Productividad y calidad

Productividad y calidad

Tradicionalmente se han encarado productividad y calidad como elementos que deben hacerse concesiones mutuas. Por una parte, la calidad implica un esfuerzo económico para la empresa, pero por otra parte la calidad también es fuente de ahorro en la operativa interna y atrae clientes.

Si por calidad entendemos la mejora de un producto en el sentido de mejorar e incluso incrementar sus atributos, no cabe duda de que esa mejora de la calidad redundará en un mayor coste del producto, coste que, a no ser que sea repercutido en el precio de producto, afectará negativamente a su rentabilidad de la empresa.

Pero si, por contra, entendemos calidad en el sentido de mejorar constantemente el sistema de producción y servicio, a no ser que esa mejora sea totalmente ineficaz, es decir, vulnere el principio básico de eficiencia, no cabe duda de que ésta repercutirá de forma positiva tanto en la reducción de costes en la empresa, como en la mejora de la productividad y rentabilidad de la empresa.

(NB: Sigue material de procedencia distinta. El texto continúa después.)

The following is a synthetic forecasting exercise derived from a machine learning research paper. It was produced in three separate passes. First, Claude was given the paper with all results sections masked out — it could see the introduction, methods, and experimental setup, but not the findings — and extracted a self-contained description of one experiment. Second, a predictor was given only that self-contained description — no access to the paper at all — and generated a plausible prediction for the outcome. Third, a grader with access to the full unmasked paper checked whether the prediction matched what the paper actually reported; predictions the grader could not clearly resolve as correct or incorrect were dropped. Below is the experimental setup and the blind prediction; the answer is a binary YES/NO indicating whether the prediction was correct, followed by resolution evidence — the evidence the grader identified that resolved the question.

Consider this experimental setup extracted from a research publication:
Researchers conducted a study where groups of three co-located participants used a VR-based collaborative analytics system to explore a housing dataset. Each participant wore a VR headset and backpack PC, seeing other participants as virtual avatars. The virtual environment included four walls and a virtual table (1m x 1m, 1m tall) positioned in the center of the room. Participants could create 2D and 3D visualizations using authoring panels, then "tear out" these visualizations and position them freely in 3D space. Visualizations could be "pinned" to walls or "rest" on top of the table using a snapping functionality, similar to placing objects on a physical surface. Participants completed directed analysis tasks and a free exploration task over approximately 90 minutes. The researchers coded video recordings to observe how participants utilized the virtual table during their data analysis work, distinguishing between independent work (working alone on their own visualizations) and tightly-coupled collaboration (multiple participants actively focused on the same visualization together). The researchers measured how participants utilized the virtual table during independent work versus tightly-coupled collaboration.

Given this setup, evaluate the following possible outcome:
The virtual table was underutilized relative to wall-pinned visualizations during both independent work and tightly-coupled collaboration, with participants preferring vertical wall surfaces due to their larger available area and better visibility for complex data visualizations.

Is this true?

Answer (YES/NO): NO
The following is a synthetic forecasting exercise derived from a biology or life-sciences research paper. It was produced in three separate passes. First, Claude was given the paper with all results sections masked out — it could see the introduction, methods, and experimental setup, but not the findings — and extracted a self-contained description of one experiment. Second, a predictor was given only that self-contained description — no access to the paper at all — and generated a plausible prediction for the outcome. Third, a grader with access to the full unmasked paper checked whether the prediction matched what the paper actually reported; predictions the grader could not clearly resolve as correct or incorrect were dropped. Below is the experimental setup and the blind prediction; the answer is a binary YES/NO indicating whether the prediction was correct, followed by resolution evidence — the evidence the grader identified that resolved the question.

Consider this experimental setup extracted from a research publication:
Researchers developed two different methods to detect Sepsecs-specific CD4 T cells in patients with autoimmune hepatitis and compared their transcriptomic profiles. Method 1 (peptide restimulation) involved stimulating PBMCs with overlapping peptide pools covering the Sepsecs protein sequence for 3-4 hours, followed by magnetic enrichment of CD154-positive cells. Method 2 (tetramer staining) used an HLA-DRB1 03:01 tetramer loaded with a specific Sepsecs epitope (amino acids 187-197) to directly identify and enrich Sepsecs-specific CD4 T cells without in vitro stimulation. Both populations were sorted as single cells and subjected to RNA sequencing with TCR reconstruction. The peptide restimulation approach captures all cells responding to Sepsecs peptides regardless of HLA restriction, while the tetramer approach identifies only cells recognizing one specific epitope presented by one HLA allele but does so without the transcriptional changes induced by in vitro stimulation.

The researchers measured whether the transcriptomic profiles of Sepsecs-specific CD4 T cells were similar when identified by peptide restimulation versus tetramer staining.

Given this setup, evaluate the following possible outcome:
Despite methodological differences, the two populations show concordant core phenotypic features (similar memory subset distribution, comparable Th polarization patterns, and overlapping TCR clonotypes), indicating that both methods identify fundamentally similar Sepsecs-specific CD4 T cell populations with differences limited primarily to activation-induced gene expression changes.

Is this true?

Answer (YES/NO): NO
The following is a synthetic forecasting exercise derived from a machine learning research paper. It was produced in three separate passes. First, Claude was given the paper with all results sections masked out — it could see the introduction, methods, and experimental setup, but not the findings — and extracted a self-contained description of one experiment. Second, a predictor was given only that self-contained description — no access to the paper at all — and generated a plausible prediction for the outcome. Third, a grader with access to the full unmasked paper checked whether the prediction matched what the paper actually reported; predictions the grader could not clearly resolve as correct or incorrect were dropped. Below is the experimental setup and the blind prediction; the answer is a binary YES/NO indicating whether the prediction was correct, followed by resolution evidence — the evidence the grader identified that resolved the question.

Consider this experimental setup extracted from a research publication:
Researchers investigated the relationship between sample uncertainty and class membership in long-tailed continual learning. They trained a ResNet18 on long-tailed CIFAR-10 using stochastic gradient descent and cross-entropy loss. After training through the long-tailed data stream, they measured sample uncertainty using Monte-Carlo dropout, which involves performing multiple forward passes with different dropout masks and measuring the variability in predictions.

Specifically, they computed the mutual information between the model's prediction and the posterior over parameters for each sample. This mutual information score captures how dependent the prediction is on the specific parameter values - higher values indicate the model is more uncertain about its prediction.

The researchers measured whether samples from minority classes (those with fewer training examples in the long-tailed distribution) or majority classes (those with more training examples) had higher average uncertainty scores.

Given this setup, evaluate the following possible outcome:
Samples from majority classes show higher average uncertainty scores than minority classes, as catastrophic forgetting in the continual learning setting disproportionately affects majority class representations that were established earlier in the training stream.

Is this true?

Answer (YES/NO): NO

Entre los especialistas del campo ha existido un intenso debate sobre si la aplicación de los modelos, sistemas o herramientas que se pueden englobar dentro de la Gestión de la Calidad se materializan en ganancias económicas reales y generalizadas, y si mejoran los resultados o el rendimiento de las empresas.

Después de la 2ª Guerra Mundial, empresas como Toyota llevaron a la práctica las teorías de William Edwards Deming, quien defendía que la mejora en calidad podía conducir a una mayor productividad. En 1950, Edwards Deming visitó Japón y encontró, como no podía ser de otra forma, un país totalmente destruido por la guerra y con una población diezmada. Su producto de mayor exportación eran juguetes de hojalata, hechos a mano con gran laboriosidad utilizando los dos únicos recursos con los que contaban los japoneses: sus manos y las latas de alimento vacías que los soldados norteamericanos echaban en la basura una vez que vaciaban su contenido. Los japoneses recogían las latas, las machacaban y troquelaban, y con ellas hacían carritos de juguete.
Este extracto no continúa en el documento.